Hari Seldon is the founder of the two Foundations. He is a psychohistorian who, through the calculations of psychohistory, predicts the downfall of 'The Empire' and a potential 30,000-year interregnum. He sets up the First and Second Foundations to reduce this huge gap from 30,000 years down to 1000 years. Following a trial, Hari Seldon and his 100,000 followers are exiled to the planet Terminus where the First Foundation is set up. Unknown to many, a Second Foundation is set up at a separate location. Clues to its existence come from a statement by Hari Seldon of it being at 'Star's End'. Many searches are made for this and several of the characters have their own theories about where this is.

Homir Munn
Homir Munn is a librarian and owns one of the biggest collections of information about the Mule.

Munn is one of five conspirators central to the plot of Second Foundation, who plan to find the location of the Second Foundation.
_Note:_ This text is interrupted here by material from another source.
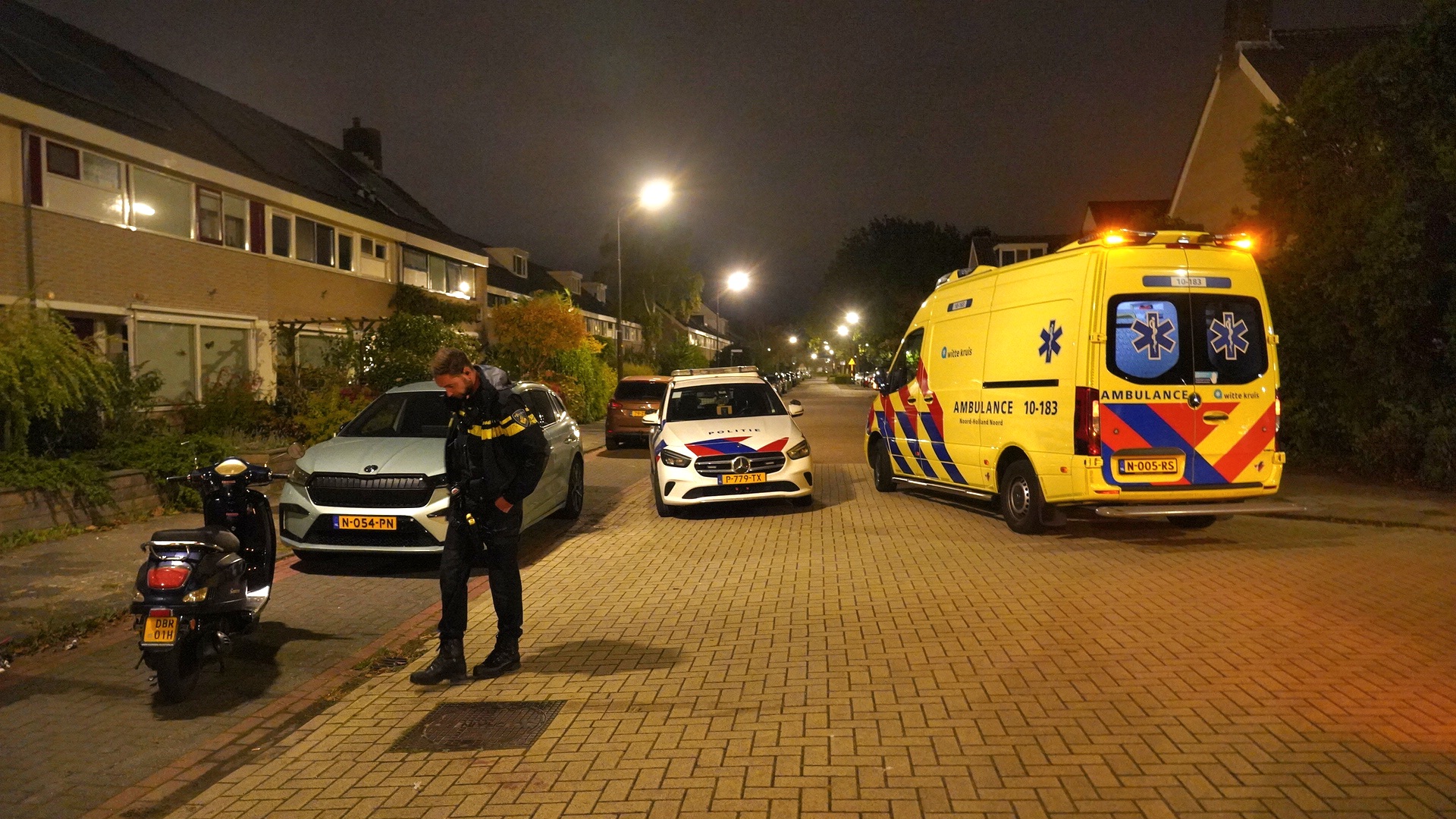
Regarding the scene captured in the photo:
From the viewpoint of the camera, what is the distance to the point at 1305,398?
14203 mm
Homir Munn "is a stutterer described as "lanky," "ill-at-ease," and "introverted." Marcia J. Myers found that this "stereotype behavior gives this librarian's image an overall rather negative rating".

The Mule
The Mule is a central character in Foundation and Empire (1952) and Second Foundation (1953).

The Mule's name is a reference to the sterility of mules, since he is also genetically sterile. Without a child, the Mule's empire ends soon after his death.

According to his autobiography In Memory Yet Green (1979), Asimov modeled the Mule's physical appearance on Leonard Meisel, a friend at the World War II-era Navy Yard in Philadelphia. In keeping with the Foundation series being based on the Roman Empire, the Mule has historical parallels with Attila the Hun, Tamerlane, and Charlemagne; he has also been compared to the Roman Emperor Augustus, Napoleon, Adolf Hitler, Stalin, and several other tyrants and demagogues of recent history.